Using Ensemble Inference to Improve Recall of Clone Detection
- URL: http://arxiv.org/abs/2402.07523v1
- Date: Mon, 12 Feb 2024 09:44:59 GMT
- Title: Using Ensemble Inference to Improve Recall of Clone Detection
- Authors: Gul Aftab Ahmed, James Vincent Patten, Yuanhua Han, Guoxian Lu, David
Gregg, Jim Buckley, Muslim Chochlov
- Abstract summary: Large-scale source-code clone detection is a challenging task.
We employ four state-of-the-art neural network models and evaluate them individually/in combination.

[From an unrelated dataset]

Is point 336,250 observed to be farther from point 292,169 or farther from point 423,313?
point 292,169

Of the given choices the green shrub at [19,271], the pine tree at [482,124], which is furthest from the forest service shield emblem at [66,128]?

The results, on an illustrative dataset of approximately 500K lines of C/C++ code, suggest ensemble inference outperforms individual models in all trialled cases.
- Score: 0.0
- License: http://arxiv.org/licenses/nonexclusive-distrib/1.0/
- Abstract: Large-scale source-code clone detection is a challenging task. In our
previous work, we proposed an approach (SSCD) that leverages artificial neural
networks and approximates nearest neighbour search to effectively and
efficiently locate clones in large-scale bodies of code, in a time-efficient
manner. However, our literature review suggests that the relative efficacy of
differing neural network models has not been assessed in the context of
large-scale clone detection approaches. In this work, we aim to assess several
such models individually, in terms of their potential to maximize recall, while
preserving a high level of precision during clone detection. We investigate if
ensemble inference (in this case, using the results of more than one of these
neural network models in combination) can further assist in this task.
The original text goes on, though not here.